Fine dining restaurant in Holland Park
Category : Restaurant
| Cuisine : Japanese
Address : 120-122 Holland Park Ave, Notting Hill, London , W11 4UA, UNITED KINGDOM - Directions
Web : www.flatthree.london
Opening Times : Tue – Sat (Dinner): 18:00 – 21:30, Fri & Sat (Lunch): 12:00 – 14:30
It's safe to say that there's nothing quite like Flat Three, which definitely applies to London but could easily be true further afield. First off, it's one of Holland Park's first fine dining restaurants, a fact that's quite surprising considering the neighbourhood's property prices which skew to the stratosphere. Secondly, it's definitely the first eatery that we've encountered which splices the culinary traditions of Japan, Korea, Sweden and Denmark.
On a Thursday night visit a restrained yet excited energy pervaded the dining room, an exercise in minimalism with a blue and beige colour palette. Like Alinea in Chicago, Flat Three does it's best to disconcert and jar the diner entering the experience. The front door is situated discreetly at the corner of a junction, and as you approach it you could easily mistake it for a flat. Descending underground, you pass a large open kitchen replete with stainless steel gleaming under the bright lights. The design is light and airy, there's a summery Scandinavian ambience playing off vintage darkwood furniture.
The aforementioned kitchens are headed up by Pavel Kanja, who formerly worked with Scott Hallsworth at Nobu in Melbourne, and brings an obsessive eye to detail. Soon after settling in, an array of snacks were presented to the table. We were offered a yuzu juice to drink and served glazed carrots on a pancake with a crumpet-ish texture. It was obvious from here on out that Rene Redzepi was an important touchstone. This was bolstered by our second dish: salmon sashimi was overlaid with gossamer thin lardo and spiked with a sharp ponzu sauce infused with Douglas fir needles. The interplay of porcine and piscine was an enlightened dynamic.
Heirloom English tomatoes were coarsely sliced and immersed in a buttermilk sauce with Scott's pine and celery. This was followed by another veggie dish - alliums with ramson, smoked tofu and nasturtium vinegar - the leaves dressed with the smoky, salty amalgam of vinegar and tofu. Live tofu was a bit of a jump for us, we hadn't had anything like it before. The texture could be kissing cousins with Greek yoghurt. It was soft and creamy with a granular ballast, served with a Shishitou preserve and kinome, which had a similar taste to mango chutney.
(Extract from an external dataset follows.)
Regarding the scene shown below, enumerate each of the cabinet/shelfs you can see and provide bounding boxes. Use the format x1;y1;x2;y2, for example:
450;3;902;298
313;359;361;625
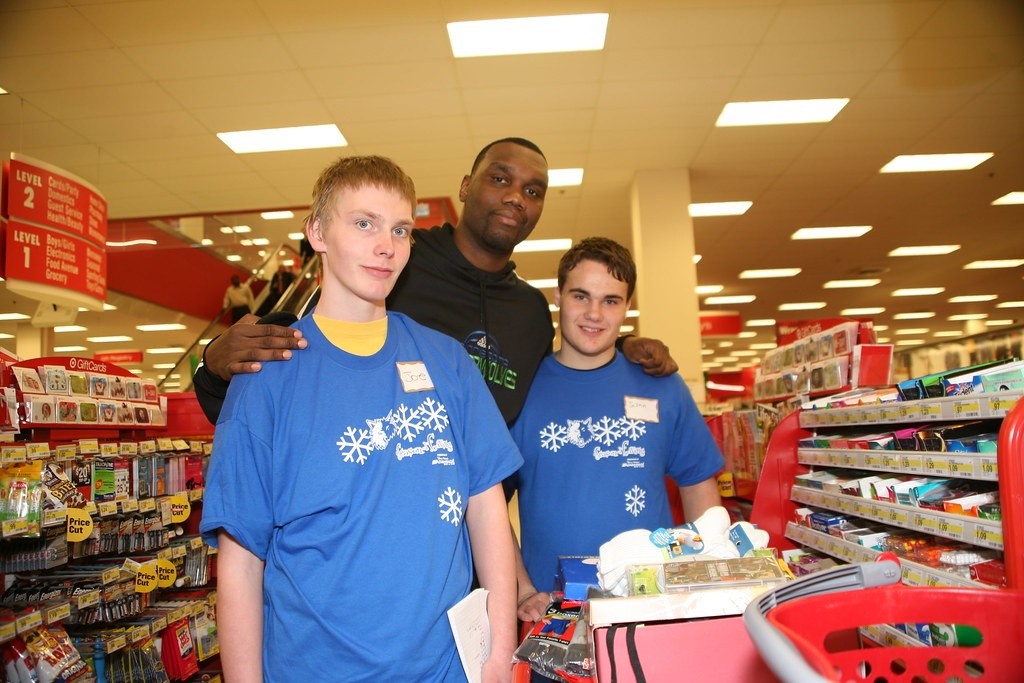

Poached seabass was rather an austere dish - with a tranche of the fish served with skin on in a clear broth of fermented cauliflower. Runeberg cake, named for the Finnish-Swedish national poet, was very much the opposite, a warm and homely dish. Cooked to order, it takes approximately twenty minutes but is well worth the wait. It's similar to a madeira/plain sponge with a crispy exterior and a molten warm exterior. Served with milk ice cream and a cherry compote, it was a lovely full stop to the meal.
For anyone who wants fine dining with a heavy dollop of imagination and innovation, Flat Three is a shoo-in.